3.1 Les questions en lien avec les performances des apprenants
Au niveau de l’efficacité d’abord, nous tenterons de déterminer si les traitements appliqués
apportent des résultats contrastés lors de l’évaluation des travaux issus des activités
collectives. La question qui nous intéresse plus particulièrement est de savoir si une modalité
d’encadrement engendre des résultats différents lorsqu’elle est proposée dans le cadre d’un
type d’activité particulier.
Q1 : La modalité d’encadrement, qu’elle soit proactive ou réactive, continue ou
discontinue, a-t-elle une influence sur les performances des apprenants ?
3.2 Les questions en lien avec le processus d’apprentissage
Au niveau du processus, nous analyserons la participation des étudiants dans les forums à
partir du nombre et de la nature des messages qu’ils ont rédigés ainsi qu’à partir du temps
qu’ils estiment avoir consacré à la réalisation de chacune des activités.
Q2 : La participation des apprenants aux activités est-elle différente selon le type
d’encadrement tutoral mis en œuvre ?
3.3 Les questions en lien avec l’opinion des apprenants
Nous étudierons l’opinion qu’ont les étudiants de l’efficacité des activités réalisées, du
type de difficultés auxquelles ils ont dû faire face, de l’efficacité du forum et du tutorat. Nous
estimerons enfin leur satisfaction générale vis-à-vis de la formation telle qu’elle a été
proposée.
Q3 : Les apprenants qui bénéficient d’un tutorat proactif ont-ils une meilleure opinion vis-
à-vis des travaux pratiques que ceux qui ont bénéficié d’un tutorat réactif ?

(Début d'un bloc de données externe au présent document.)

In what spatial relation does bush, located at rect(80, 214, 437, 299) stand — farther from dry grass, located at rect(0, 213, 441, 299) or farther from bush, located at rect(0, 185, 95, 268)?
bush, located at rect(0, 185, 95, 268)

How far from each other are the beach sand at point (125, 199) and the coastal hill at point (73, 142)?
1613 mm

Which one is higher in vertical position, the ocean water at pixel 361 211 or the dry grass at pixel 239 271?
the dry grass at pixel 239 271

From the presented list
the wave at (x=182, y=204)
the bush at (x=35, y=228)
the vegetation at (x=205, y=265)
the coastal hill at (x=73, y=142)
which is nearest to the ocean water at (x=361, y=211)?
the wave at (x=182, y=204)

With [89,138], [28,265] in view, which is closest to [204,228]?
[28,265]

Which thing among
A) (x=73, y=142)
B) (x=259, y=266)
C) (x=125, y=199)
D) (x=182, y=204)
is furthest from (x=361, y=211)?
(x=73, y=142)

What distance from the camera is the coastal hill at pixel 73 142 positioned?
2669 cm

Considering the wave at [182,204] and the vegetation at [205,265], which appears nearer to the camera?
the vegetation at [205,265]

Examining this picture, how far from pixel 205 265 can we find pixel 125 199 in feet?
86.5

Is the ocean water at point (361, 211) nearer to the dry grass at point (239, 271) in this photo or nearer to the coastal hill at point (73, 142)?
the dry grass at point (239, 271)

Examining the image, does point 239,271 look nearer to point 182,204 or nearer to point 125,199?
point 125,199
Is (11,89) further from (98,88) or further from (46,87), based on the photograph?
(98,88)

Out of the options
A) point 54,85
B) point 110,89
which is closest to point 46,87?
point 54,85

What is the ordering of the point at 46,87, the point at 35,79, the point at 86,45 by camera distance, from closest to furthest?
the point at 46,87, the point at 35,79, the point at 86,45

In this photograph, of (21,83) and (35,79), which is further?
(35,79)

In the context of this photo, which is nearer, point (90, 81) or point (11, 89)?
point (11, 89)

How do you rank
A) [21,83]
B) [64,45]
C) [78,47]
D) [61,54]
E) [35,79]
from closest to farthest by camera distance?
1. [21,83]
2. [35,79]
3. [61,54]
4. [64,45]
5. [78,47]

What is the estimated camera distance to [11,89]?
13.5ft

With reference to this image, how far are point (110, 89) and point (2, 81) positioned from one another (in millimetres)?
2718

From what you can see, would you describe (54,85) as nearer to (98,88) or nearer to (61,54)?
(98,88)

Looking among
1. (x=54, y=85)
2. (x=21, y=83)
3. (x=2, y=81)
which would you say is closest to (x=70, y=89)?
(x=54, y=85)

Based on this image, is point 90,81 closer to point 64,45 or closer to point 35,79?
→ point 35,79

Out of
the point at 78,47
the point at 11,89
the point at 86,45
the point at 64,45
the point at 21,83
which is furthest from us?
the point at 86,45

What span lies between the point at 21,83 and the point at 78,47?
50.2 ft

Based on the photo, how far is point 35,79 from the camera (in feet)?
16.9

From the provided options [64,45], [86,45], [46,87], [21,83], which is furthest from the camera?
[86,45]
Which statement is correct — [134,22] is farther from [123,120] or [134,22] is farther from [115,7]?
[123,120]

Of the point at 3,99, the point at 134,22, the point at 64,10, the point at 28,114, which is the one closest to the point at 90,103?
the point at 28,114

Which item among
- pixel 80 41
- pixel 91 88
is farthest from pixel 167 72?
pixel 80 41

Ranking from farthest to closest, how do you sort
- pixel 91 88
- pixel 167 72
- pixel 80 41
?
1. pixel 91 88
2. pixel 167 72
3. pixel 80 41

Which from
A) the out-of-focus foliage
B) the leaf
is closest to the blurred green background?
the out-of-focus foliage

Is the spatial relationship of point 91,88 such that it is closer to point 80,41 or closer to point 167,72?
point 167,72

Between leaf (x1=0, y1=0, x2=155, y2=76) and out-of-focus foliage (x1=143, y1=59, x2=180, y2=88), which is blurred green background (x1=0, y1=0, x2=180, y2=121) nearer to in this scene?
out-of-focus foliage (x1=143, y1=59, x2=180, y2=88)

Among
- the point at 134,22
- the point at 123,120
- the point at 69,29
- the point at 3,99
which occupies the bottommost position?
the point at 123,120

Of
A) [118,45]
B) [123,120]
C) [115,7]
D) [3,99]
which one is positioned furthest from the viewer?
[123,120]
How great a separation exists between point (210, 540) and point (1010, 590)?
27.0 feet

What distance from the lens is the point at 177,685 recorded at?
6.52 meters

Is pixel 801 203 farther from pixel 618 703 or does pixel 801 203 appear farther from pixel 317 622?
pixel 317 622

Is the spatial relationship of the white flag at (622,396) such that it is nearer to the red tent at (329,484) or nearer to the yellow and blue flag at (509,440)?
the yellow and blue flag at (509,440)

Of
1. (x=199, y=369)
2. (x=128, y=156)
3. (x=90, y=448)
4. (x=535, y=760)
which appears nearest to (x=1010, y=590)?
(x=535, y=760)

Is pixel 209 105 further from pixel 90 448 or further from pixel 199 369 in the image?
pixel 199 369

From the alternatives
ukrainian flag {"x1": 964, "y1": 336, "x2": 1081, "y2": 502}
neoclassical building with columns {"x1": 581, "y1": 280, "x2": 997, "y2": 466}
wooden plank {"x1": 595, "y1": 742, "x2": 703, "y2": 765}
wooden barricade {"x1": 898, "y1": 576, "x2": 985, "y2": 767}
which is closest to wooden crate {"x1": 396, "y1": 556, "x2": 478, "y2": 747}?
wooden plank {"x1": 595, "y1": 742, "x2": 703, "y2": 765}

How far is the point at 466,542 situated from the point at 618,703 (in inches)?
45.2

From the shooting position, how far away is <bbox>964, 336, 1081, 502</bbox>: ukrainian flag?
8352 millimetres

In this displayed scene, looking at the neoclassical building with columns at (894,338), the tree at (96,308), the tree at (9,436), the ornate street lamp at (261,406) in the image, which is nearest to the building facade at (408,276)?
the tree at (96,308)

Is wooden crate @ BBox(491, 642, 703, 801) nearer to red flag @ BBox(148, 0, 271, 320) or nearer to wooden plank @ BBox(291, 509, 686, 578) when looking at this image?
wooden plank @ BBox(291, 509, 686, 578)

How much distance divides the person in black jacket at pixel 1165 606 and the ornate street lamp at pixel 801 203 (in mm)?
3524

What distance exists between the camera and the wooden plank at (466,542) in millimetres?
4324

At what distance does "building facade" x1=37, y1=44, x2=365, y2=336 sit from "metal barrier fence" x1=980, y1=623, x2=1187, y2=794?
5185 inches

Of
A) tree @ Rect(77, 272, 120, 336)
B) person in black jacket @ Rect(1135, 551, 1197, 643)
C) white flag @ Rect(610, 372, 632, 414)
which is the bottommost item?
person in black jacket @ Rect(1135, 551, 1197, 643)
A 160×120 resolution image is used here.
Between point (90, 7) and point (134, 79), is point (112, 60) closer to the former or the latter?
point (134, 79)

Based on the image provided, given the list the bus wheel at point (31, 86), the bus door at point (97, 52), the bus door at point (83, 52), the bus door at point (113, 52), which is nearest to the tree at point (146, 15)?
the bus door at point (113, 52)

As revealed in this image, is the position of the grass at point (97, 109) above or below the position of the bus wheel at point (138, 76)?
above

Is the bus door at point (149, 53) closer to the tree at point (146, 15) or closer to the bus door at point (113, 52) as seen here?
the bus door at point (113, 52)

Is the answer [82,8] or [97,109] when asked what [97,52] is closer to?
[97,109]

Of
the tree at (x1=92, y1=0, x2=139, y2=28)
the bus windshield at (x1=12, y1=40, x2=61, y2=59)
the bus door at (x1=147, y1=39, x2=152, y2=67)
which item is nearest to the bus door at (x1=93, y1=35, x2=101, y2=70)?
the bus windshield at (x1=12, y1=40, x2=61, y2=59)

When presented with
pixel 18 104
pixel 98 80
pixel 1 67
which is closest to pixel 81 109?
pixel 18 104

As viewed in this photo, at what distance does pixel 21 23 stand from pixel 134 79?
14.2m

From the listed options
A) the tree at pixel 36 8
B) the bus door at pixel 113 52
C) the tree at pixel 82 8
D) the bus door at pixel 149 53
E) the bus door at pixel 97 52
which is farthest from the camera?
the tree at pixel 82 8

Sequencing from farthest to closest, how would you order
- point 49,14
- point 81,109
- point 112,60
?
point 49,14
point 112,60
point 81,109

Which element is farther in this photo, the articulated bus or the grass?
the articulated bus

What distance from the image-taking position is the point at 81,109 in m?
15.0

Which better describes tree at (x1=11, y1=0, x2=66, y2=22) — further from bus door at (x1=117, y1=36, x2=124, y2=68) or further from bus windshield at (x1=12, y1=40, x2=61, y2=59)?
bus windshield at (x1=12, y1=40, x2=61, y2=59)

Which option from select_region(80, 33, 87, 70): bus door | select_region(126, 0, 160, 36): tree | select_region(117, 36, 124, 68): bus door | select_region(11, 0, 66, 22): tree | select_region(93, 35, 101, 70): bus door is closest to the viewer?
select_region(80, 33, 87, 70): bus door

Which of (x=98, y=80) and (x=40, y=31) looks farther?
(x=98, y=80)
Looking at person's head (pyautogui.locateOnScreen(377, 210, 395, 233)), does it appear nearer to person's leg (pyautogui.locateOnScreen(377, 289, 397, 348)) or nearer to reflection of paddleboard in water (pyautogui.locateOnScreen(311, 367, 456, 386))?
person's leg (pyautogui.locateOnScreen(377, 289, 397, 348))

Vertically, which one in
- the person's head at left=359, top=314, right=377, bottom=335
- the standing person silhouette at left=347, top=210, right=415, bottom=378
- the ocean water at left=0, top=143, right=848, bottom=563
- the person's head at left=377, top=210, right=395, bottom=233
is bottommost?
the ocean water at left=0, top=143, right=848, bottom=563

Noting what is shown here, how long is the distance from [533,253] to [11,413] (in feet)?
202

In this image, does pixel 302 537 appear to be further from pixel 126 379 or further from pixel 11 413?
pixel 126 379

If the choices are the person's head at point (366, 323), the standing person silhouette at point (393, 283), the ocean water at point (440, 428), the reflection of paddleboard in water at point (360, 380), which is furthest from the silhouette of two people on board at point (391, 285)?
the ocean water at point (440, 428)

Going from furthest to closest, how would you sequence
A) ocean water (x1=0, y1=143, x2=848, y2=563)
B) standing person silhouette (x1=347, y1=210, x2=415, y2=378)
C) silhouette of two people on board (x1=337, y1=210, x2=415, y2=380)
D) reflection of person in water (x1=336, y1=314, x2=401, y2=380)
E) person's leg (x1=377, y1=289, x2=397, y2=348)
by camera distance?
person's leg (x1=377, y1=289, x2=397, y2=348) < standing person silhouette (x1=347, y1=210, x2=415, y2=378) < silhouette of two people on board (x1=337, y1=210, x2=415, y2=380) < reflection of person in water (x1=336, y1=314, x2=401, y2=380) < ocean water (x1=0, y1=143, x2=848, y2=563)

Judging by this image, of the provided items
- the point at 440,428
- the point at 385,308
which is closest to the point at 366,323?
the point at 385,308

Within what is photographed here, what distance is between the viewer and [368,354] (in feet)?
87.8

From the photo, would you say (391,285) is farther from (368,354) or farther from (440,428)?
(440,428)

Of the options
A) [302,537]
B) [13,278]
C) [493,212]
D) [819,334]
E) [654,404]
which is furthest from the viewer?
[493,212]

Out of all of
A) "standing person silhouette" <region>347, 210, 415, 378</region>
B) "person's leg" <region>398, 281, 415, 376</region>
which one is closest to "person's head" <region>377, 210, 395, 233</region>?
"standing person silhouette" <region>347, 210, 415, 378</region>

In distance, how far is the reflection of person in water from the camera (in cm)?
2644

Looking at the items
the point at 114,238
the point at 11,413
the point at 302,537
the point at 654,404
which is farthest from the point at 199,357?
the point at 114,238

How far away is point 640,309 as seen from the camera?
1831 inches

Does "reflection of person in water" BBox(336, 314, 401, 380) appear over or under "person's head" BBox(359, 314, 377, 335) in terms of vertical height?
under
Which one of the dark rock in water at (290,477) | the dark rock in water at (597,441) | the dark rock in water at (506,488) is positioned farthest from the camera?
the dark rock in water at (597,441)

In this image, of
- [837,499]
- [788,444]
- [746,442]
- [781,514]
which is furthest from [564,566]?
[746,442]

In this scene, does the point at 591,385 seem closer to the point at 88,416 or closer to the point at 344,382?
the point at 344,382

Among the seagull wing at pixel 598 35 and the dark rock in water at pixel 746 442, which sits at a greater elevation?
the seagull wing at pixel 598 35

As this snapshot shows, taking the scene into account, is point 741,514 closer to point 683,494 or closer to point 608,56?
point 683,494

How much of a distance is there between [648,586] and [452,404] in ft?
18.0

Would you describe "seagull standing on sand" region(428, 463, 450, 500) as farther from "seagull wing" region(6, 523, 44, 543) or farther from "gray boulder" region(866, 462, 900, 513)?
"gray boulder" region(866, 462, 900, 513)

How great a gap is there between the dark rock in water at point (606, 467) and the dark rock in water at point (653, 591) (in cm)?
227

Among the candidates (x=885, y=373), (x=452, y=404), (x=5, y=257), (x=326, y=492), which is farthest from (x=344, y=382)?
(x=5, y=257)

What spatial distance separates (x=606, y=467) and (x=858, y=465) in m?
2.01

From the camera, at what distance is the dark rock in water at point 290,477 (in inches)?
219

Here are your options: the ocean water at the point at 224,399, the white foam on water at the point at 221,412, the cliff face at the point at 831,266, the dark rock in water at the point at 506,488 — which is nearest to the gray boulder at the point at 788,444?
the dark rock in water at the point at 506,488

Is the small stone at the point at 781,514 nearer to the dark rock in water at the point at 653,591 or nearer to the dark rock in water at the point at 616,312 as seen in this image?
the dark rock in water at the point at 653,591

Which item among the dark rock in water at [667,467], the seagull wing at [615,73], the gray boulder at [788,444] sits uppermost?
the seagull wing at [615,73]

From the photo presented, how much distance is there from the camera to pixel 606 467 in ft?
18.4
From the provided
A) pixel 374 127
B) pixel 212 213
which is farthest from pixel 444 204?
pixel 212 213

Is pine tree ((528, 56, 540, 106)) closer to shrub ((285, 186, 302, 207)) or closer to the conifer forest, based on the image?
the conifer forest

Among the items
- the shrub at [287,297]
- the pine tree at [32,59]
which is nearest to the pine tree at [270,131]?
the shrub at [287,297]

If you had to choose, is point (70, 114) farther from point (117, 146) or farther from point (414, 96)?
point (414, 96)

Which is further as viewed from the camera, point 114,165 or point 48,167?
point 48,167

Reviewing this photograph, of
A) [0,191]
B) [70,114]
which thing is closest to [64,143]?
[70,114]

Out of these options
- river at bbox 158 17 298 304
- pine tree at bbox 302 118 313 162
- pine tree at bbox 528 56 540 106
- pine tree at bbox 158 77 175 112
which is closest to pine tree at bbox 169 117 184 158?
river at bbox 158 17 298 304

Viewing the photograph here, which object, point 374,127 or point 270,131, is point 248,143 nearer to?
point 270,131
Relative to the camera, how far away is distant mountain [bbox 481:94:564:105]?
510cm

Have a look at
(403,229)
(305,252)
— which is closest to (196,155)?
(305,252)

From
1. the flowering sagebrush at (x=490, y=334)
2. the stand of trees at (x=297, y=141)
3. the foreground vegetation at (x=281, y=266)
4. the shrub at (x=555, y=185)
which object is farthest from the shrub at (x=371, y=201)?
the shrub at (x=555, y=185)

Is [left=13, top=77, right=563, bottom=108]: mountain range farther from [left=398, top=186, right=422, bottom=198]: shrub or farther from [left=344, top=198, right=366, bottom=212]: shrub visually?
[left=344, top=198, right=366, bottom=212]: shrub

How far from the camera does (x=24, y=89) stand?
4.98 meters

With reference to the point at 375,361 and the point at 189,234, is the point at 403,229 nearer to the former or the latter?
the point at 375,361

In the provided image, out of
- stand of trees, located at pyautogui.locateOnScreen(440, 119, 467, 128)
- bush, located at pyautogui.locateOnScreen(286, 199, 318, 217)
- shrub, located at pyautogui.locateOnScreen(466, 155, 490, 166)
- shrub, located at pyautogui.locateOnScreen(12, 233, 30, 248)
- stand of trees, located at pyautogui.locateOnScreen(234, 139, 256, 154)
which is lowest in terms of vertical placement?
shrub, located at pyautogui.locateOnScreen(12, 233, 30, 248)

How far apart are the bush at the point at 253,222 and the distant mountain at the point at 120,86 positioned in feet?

4. Dispositif de recherche
4.1. La méthode d’expérimentation
Dans cette expérience, réalisée en contexte réel de formation, notre objectif est d’analyser
l’impact du scénario d’encadrement sur les apprentissages réalisés au sein de deux activités
successives : une activité de conceptualisation (activité 1) et une activité de discussion de cas
(activité 2). La combinaison de ces deux facteurs donne lieu à une expérience factorielle à
plan mixte, la modalité d’encadrement constituant le facteur à groupes indépendants (facteur
inter sujets) et le type d’activité correspondant au facteur manipulé à mesures répétées
(facteur intra sujets).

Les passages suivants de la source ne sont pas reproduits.